#### DATASET EXCERPTS

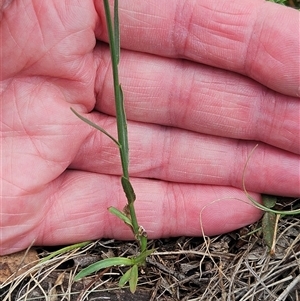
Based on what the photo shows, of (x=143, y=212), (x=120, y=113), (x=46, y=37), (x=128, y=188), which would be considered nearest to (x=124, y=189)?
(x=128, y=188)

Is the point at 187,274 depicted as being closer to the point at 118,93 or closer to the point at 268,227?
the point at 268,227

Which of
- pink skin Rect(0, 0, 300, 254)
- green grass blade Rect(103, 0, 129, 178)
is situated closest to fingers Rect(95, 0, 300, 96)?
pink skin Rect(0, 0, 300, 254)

########
#### DATASET EXCERPTS

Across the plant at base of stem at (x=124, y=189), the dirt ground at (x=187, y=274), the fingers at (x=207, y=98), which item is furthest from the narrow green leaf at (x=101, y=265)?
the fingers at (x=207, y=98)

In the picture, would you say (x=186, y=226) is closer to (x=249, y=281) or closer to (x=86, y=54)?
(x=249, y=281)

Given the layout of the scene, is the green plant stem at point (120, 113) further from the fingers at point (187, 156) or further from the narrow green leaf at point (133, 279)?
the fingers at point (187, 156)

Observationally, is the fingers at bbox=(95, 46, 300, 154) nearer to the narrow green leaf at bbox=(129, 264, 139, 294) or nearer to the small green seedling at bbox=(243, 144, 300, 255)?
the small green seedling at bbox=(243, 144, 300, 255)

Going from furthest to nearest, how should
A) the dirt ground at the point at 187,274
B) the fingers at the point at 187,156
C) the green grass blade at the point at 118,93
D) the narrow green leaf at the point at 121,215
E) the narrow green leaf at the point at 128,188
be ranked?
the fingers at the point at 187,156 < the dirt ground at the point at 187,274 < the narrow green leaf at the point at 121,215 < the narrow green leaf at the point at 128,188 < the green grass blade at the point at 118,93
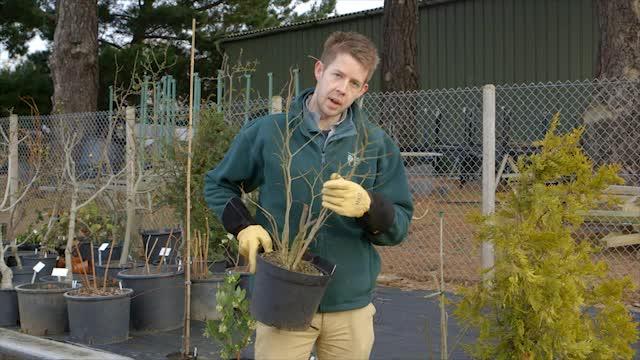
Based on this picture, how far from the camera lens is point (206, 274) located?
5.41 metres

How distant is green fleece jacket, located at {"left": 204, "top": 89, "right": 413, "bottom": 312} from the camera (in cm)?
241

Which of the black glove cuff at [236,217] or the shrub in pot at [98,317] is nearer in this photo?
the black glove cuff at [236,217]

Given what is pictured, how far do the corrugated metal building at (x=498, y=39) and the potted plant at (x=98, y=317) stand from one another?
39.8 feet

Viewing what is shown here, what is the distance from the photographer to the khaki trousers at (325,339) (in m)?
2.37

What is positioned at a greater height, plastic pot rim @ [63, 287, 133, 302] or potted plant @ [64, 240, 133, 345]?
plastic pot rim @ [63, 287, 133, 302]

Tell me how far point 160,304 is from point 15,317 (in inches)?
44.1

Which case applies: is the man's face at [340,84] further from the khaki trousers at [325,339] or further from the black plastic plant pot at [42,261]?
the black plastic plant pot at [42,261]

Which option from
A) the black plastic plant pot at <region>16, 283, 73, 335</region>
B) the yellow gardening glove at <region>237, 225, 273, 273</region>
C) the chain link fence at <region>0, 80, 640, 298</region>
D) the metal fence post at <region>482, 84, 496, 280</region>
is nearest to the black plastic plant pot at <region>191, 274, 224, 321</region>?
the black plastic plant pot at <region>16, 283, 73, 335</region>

########

> **SHORT TASK**
State how many of the lines above contain the word "furthest", giving only the number.

> **OUTPUT**
2